ONLY LOVERS LEFT ALIVE Review

6

Film Pulse Score

Release Date:   April 11th, 2014
Director:   Jim Jarmusch
MPAA Rating:   R
Film Pulse Score:   6/10

Vampires have been employed as metaphorical stand-ins throughout history, used to discuss topics ranging from drug addiction and sexuality, affixed with political connotations as symbolic representation of parasitic systems, as well as representing any number of societal outsiders. They’ve been connected to rabies, they’ve been used to account for unexplainable clusters of death, they’ve obviously even been psychoanalyzed, but this might be the first time that vampires have been used as a presenter of a director’s range of taste in the realms of art, music and literature; With Only Lovers Left Alive, writer/director Jim Jarmusch offers up his personal tastes via a narratively nomadic relationship drama populated with a number of culturally-refined bloodsuckers.

Tilda Swinton and Tom Hiddleston play Eve and Adam, the former residing in Tangiers and the latter residing in Detroit, centuries-old lovers reunited through Adam’s ever-increasing depression brought on by the dire state of human society, successfully eroding his hope and motivation over the years. That is about it, plot-wise for Only Lovers Left Alive, but keep in mind it is Jarmusch after all, the director characteristically replaces plot with his lilting, ambling conversations covering anything and everything. Swinton and Hiddleston display an incredible amount of on-screen chemistry providing their respective characters with an immense amount of emotional depth, thus presenting their romantic relationship with an undeniable air of authenticity. The depth of their relationship goes without question.

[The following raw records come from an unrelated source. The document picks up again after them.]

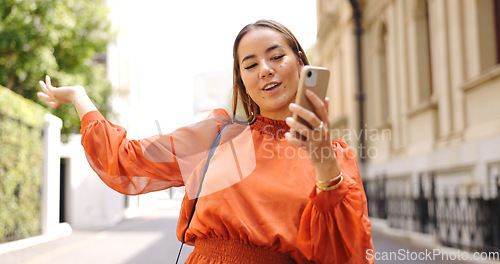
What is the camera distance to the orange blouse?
1633 mm

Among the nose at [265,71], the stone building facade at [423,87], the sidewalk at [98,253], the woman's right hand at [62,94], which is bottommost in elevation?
the sidewalk at [98,253]

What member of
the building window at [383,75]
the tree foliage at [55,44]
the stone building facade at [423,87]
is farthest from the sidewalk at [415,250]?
the tree foliage at [55,44]

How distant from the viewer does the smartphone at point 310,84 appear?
1.43m

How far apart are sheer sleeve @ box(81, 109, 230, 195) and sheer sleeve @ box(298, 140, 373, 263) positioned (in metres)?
0.48

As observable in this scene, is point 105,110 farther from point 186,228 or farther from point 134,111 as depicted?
point 186,228

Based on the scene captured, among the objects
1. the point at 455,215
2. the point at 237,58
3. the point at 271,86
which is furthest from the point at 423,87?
the point at 271,86

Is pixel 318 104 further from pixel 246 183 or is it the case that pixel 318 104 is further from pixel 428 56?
pixel 428 56

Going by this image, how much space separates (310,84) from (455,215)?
24.6 feet

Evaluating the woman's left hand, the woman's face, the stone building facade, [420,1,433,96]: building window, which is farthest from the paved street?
the woman's left hand

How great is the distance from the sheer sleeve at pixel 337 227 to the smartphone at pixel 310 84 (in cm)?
29

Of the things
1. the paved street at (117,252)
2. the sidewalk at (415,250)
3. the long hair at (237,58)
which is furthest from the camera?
the paved street at (117,252)

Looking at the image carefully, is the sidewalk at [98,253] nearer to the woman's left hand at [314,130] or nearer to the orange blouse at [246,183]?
the orange blouse at [246,183]

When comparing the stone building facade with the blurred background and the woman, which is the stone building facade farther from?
the woman

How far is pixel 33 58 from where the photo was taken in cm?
1442
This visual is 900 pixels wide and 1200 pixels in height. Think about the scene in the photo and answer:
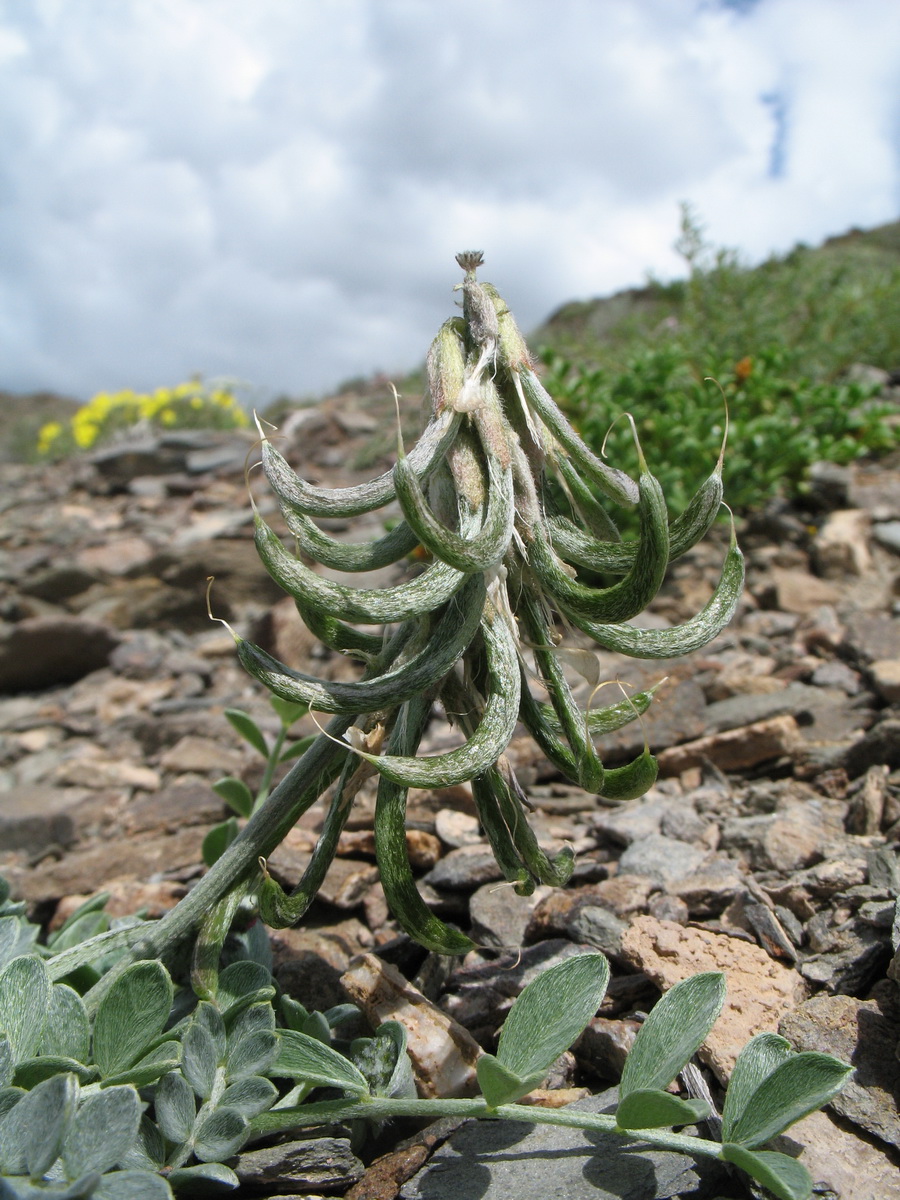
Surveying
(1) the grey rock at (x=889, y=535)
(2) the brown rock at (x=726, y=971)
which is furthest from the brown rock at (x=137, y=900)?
(1) the grey rock at (x=889, y=535)

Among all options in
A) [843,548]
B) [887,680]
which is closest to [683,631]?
[887,680]

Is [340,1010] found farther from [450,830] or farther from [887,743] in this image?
[887,743]

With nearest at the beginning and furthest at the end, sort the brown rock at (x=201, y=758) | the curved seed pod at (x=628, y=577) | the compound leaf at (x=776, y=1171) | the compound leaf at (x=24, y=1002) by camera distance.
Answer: the compound leaf at (x=776, y=1171)
the curved seed pod at (x=628, y=577)
the compound leaf at (x=24, y=1002)
the brown rock at (x=201, y=758)

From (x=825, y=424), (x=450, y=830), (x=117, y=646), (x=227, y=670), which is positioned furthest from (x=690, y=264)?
(x=450, y=830)

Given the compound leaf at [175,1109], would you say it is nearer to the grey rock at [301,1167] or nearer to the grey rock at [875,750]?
the grey rock at [301,1167]

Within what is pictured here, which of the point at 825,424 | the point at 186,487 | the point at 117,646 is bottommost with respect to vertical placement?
the point at 117,646
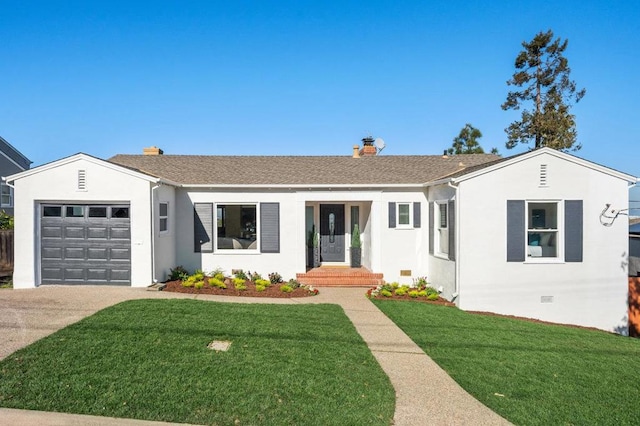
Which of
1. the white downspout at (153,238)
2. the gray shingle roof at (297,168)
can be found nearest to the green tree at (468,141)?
the gray shingle roof at (297,168)

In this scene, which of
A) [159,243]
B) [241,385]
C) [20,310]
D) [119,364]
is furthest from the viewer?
[159,243]

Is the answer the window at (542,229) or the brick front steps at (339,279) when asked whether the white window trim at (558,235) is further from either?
the brick front steps at (339,279)

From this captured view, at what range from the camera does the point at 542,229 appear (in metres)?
11.4

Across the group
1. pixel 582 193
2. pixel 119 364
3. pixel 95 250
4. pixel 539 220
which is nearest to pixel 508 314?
pixel 539 220

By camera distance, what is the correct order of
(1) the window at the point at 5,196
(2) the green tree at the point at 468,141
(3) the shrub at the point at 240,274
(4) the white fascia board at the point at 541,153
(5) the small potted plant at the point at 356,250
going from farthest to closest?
1. (2) the green tree at the point at 468,141
2. (1) the window at the point at 5,196
3. (5) the small potted plant at the point at 356,250
4. (3) the shrub at the point at 240,274
5. (4) the white fascia board at the point at 541,153

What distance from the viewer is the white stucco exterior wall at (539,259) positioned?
11.2 m

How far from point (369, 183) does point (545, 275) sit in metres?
5.81

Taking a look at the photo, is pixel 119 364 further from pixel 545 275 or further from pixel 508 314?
pixel 545 275

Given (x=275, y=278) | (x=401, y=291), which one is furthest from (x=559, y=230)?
(x=275, y=278)

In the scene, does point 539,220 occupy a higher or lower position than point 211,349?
higher

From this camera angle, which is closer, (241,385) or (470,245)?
(241,385)

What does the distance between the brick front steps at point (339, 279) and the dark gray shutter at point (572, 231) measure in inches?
211

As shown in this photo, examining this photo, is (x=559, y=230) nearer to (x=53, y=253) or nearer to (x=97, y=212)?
(x=97, y=212)

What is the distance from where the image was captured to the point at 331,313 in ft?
31.5
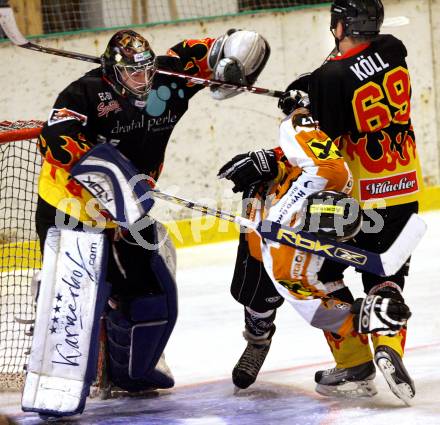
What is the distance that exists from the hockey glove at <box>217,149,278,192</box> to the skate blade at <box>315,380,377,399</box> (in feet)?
2.18

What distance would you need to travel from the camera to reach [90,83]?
3.43m

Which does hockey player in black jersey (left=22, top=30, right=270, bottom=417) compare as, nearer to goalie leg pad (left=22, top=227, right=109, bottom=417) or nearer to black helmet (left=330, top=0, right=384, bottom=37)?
goalie leg pad (left=22, top=227, right=109, bottom=417)

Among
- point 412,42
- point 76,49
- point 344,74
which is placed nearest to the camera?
point 344,74

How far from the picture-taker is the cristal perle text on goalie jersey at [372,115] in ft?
10.6

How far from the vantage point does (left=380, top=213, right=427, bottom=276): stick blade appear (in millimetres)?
3213

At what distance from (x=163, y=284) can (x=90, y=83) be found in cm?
66

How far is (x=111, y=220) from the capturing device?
3475 mm

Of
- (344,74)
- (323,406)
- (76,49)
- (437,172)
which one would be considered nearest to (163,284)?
(323,406)

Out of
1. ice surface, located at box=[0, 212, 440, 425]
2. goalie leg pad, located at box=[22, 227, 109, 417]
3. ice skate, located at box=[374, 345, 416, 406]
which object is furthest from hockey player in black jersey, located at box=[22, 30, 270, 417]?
ice skate, located at box=[374, 345, 416, 406]

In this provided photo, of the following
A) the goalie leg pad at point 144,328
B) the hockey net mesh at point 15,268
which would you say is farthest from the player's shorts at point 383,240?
the hockey net mesh at point 15,268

Adam, a reclusive musician with uncanny wiring abilities has gone suicidal, or perhaps merely overly romantic…as vampires tend to be. Wanting to end it all, by way of wooden bullet, he alludes to his thought-out end-of-immortality plans over video-phone with Eve, prompting her to depart Tangiers for Detroit coming to the aid of her lover. They lounge around listening to records, indulging on bloodsicles or euphoria-inducing blood aperitifs, and enjoy moonlit drives about the ghostly sections of Detroit, giving guided tours of the city’s glorious past. The nocturnal tours are presented in ethereal corspelight by cinematographer Yorick Le Saux, showcasing the abandoned factories and music halls as the most logical setting for a vampire tale, there’s even a name-dropping, eye-roll inducing stop at Jack White’s house as a reminder that Jarmusch is friendly with the area-born musician.

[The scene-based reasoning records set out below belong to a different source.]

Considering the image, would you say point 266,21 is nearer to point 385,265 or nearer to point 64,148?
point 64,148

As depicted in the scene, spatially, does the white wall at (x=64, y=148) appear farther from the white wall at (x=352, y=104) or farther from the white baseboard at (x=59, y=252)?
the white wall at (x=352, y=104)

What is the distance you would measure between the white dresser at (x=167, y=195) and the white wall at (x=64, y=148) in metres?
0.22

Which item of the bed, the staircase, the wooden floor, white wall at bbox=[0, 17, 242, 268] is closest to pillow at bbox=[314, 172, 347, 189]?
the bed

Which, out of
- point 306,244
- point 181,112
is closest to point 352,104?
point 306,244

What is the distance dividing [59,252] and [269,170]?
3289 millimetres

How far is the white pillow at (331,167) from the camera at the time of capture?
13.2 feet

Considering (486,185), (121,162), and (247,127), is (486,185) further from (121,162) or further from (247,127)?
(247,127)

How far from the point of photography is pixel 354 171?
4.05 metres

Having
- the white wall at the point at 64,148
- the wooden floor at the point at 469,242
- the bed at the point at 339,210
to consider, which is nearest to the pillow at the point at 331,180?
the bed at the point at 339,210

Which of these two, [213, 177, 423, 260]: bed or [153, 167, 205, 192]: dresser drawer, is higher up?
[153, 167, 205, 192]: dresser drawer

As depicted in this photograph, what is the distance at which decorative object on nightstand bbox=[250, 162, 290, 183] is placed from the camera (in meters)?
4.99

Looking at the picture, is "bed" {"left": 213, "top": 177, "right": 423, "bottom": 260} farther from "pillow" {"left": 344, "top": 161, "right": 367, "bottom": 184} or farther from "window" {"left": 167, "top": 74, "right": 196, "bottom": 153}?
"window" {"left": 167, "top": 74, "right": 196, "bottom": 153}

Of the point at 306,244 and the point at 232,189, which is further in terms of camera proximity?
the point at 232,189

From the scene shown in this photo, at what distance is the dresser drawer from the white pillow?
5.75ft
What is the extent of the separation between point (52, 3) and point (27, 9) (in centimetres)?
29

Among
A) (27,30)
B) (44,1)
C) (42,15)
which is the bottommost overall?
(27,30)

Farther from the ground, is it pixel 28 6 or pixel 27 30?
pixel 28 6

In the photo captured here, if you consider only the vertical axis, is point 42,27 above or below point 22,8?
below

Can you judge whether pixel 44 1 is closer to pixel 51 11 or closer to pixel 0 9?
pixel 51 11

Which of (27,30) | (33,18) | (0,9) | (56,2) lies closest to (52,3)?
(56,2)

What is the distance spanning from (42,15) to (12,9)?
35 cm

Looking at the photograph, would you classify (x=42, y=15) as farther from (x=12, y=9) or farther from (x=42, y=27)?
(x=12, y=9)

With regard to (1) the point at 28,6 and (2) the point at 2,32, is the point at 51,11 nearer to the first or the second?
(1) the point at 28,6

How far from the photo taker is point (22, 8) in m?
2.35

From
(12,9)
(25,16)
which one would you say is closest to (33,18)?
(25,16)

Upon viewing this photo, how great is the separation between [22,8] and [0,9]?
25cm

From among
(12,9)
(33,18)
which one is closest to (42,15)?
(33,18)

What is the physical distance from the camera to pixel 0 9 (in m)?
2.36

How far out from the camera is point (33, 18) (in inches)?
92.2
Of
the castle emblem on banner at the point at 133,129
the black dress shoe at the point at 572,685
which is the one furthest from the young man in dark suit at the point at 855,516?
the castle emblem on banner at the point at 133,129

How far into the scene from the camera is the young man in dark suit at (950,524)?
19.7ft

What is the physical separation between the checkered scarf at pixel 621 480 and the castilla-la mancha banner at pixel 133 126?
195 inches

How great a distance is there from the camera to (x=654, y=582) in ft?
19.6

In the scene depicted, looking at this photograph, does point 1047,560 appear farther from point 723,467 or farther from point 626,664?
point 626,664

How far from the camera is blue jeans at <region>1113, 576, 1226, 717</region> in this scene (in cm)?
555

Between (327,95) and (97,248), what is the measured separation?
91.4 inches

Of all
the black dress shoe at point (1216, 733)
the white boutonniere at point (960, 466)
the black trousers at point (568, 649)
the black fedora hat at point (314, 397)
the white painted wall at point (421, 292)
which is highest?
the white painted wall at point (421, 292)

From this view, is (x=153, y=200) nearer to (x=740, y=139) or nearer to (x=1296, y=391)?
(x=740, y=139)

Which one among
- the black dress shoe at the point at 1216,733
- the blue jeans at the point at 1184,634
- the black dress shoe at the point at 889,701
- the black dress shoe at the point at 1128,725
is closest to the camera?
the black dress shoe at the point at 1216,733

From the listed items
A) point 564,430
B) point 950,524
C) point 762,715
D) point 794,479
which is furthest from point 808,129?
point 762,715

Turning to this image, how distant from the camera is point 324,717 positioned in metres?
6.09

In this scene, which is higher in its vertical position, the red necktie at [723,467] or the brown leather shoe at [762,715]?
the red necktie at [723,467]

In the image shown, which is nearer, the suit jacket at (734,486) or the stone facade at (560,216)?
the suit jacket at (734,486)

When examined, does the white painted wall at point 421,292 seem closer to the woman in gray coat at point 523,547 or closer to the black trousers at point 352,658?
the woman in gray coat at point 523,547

Adam and Eve’s idyllic reunion, and the film’s casual flow, is halted by the appearance of Eve’s younger sister Ava (Mia Wasikowska), travelling from Los Angeles to seemingly cause trouble with her reckless abandon, effectively sidetracking the film’s incessant ruminations on literature, scientists, zombies (aka humans), Einstein’s theory of entanglement, fungi and other topics apparently near and dear to Jarmusch. That is, until Ava’s predictable story-line comes to a telegraphed conclusion (not before a White Hills concert stop), with Ava gone the couple is free to return to their wallowing and far-ranging world-weary discussions.

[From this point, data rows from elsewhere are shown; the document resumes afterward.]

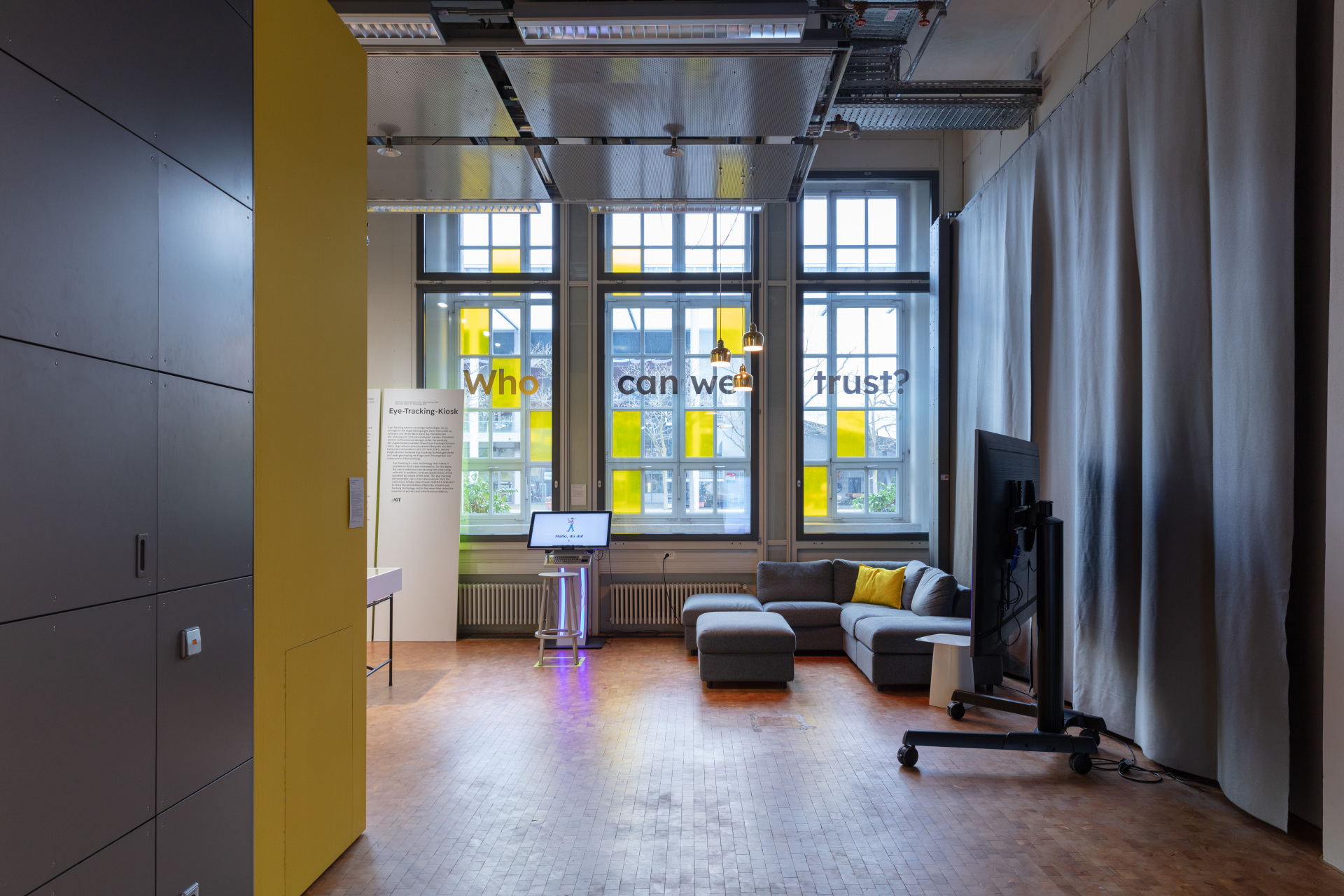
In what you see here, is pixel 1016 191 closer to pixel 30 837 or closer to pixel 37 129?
pixel 37 129

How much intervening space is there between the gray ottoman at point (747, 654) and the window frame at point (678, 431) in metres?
2.16

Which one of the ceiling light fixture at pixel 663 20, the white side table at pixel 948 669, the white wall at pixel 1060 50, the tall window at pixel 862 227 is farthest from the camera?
the tall window at pixel 862 227

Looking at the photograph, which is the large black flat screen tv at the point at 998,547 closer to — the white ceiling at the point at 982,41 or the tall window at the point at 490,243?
the white ceiling at the point at 982,41

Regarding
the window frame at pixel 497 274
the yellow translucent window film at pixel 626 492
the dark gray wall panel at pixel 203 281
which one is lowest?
the yellow translucent window film at pixel 626 492

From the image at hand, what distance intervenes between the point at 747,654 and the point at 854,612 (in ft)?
4.46

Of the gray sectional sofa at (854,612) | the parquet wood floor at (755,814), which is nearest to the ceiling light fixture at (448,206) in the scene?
the gray sectional sofa at (854,612)

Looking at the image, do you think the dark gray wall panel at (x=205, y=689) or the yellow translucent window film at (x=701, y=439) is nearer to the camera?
the dark gray wall panel at (x=205, y=689)

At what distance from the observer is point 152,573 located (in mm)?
2111

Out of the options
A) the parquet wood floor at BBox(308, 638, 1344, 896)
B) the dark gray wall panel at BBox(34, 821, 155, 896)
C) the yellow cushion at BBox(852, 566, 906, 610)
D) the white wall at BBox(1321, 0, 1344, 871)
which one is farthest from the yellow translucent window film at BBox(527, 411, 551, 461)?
the white wall at BBox(1321, 0, 1344, 871)

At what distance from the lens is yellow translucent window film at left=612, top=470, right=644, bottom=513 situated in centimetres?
800

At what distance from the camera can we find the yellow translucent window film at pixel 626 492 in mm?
7996

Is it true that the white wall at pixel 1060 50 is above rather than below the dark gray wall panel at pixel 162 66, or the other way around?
above

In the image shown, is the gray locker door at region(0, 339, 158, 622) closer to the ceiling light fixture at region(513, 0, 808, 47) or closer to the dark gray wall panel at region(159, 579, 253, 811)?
the dark gray wall panel at region(159, 579, 253, 811)

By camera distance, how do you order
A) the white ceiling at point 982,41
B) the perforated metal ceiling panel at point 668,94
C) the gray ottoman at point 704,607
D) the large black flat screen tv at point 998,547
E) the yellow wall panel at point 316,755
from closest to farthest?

Jarmusch, along with Le Saux, beautifully builds an atmosphere out of perfectly selected locations, bathing the gloaming-set cities in an otherworldly, almost unnatural light coupled with the film’s meandering sonic-noise soundtrack that features, not surprisingly, Jarmusch’s band SQÜRL. A film that presents itself as a vampire tale involving an amorous centuries-old couple instead comes off as a vehicle, or rather an excuse, for Jarmusch to present his personal tastes while forcing the audience to listen to his music. Only Lovers Left Alive seems to present vampires as sophisticated elitists…and morose ones at that.